══ RECORDS FOR THE EXERCISE ══

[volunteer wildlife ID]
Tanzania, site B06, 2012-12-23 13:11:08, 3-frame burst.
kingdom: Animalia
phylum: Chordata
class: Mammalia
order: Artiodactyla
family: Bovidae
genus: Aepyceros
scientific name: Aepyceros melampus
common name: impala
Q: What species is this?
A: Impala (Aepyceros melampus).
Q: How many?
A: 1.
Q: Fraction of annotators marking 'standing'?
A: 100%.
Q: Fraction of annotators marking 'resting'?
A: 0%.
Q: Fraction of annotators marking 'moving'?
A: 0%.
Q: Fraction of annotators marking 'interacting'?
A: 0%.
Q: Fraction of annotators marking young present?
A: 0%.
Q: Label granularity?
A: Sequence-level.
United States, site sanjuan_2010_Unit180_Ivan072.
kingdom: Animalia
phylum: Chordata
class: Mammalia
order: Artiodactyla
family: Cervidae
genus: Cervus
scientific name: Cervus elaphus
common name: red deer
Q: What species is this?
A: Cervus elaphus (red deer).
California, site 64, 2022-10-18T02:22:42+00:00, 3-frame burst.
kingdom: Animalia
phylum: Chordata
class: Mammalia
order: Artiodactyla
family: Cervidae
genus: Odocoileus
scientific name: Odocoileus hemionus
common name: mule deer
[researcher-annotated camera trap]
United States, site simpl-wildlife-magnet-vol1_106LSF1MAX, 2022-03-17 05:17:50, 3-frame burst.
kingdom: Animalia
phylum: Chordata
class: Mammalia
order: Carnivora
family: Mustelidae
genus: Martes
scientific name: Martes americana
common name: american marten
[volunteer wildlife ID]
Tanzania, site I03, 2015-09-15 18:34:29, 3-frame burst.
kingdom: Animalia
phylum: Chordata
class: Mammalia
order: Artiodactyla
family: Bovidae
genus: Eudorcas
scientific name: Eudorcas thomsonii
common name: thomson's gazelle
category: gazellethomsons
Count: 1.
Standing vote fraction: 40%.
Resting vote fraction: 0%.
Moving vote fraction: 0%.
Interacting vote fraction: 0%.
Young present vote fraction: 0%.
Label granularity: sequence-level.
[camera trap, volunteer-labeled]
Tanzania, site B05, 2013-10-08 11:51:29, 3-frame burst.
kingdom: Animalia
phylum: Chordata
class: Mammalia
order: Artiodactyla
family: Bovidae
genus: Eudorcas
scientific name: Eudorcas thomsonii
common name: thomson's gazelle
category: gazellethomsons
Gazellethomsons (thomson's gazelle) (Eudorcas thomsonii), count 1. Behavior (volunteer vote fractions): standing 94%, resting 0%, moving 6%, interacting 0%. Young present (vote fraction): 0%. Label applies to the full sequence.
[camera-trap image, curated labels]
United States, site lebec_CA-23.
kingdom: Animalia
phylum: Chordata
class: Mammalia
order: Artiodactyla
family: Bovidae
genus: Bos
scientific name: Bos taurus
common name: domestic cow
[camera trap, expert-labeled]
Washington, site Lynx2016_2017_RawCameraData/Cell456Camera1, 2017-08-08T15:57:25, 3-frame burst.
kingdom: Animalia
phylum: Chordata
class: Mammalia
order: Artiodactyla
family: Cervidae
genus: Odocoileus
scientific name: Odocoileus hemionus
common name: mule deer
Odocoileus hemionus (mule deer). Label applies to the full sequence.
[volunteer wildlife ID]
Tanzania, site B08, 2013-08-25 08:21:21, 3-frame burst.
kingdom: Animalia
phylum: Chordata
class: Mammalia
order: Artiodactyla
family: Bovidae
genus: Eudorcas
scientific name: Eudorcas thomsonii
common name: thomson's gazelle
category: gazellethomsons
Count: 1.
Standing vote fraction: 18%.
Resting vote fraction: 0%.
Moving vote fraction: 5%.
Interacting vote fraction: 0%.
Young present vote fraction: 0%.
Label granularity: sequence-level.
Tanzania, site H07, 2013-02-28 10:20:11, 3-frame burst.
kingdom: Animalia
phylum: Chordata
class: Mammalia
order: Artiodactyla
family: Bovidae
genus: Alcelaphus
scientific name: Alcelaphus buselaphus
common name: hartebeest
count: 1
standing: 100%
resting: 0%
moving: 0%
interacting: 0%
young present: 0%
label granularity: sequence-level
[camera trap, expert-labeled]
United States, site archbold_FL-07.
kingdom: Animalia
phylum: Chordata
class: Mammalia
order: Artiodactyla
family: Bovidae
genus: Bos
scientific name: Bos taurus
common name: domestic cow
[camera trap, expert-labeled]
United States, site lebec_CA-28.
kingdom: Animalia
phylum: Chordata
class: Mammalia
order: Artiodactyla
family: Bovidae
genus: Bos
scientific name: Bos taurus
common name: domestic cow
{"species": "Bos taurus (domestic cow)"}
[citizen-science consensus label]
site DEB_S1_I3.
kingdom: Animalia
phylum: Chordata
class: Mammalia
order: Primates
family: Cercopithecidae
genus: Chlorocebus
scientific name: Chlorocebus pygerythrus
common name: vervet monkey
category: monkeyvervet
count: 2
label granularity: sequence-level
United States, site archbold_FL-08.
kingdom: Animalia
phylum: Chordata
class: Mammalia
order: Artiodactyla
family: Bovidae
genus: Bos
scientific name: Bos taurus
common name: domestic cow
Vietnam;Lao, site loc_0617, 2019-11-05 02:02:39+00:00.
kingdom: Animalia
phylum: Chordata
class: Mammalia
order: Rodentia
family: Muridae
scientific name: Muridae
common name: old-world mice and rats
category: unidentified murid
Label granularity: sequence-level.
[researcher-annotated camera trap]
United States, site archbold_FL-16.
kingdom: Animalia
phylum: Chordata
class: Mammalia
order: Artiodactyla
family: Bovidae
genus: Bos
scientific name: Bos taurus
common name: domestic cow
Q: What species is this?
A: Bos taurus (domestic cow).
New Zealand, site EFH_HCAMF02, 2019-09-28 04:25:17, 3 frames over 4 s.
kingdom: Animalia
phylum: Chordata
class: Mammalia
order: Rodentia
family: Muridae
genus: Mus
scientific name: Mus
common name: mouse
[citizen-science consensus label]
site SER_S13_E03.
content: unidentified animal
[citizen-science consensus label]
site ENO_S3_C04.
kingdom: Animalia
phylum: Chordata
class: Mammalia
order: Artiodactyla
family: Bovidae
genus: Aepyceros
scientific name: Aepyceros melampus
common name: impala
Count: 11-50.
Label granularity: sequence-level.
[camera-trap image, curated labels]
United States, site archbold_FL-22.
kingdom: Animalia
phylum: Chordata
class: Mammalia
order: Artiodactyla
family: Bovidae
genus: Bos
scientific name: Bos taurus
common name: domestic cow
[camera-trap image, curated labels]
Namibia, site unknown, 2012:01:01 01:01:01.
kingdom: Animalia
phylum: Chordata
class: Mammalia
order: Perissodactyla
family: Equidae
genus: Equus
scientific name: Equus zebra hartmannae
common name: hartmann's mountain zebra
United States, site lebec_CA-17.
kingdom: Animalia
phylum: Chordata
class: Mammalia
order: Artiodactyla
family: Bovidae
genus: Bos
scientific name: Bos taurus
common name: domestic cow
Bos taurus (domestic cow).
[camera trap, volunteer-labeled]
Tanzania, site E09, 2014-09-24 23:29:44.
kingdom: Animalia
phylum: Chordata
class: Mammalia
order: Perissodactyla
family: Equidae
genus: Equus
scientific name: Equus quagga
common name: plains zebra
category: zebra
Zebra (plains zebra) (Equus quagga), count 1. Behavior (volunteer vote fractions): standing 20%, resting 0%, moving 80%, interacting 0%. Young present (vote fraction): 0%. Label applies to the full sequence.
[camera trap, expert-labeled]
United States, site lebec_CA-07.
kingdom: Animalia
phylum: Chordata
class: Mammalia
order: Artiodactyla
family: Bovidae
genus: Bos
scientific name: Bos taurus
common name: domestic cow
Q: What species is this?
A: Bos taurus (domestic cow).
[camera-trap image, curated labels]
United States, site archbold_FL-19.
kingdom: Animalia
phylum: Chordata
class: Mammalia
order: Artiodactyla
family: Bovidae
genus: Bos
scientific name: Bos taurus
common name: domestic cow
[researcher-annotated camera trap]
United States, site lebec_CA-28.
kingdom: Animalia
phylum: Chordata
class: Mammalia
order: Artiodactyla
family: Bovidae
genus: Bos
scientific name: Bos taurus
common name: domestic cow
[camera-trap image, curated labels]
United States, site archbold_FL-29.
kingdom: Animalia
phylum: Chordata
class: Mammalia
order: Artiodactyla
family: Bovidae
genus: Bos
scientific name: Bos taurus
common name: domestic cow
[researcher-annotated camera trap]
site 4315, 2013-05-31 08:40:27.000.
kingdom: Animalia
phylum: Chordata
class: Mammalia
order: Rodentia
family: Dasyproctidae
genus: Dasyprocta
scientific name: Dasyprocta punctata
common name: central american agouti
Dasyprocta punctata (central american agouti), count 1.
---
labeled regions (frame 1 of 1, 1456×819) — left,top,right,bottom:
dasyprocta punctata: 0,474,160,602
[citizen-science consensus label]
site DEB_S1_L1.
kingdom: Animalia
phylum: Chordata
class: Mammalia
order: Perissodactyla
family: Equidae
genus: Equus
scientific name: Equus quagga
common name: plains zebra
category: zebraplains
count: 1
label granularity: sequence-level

═══

> WHAT THE TASK REQUIRES
Using the data above, transcribe the lines that run from the line with "Q: Fraction of annotators marking 'interacting'?" to the line with "common name: american marten", both ends kept, and output nothing else.

> SOLUTION FOR THIS EXERCISE
Q: Fraction of annotators marking 'interacting'?
A: 0%.
Q: Fraction of annotators marking young present?
A: 0%.
Q: Label granularity?
A: Sequence-level.
United States, site sanjuan_2010_Unit180_Ivan072.
kingdom: Animalia
phylum: Chordata
class: Mammalia
order: Artiodactyla
family: Cervidae
genus: Cervus
scientific name: Cervus elaphus
common name: red deer
Q: What species is this?
A: Cervus elaphus (red deer).
California, site 64, 2022-10-18T02:22:42+00:00, 3-frame burst.
kingdom: Animalia
phylum: Chordata
class: Mammalia
order: Artiodactyla
family: Cervidae
genus: Odocoileus
scientific name: Odocoileus hemionus
common name: mule deer
[researcher-annotated camera trap]
United States, site simpl-wildlife-magnet-vol1_106LSF1MAX, 2022-03-17 05:17:50, 3-frame burst.
kingdom: Animalia
phylum: Chordata
class: Mammalia
order: Carnivora
family: Mustelidae
genus: Martes
scientific name: Martes americana
common name: american marten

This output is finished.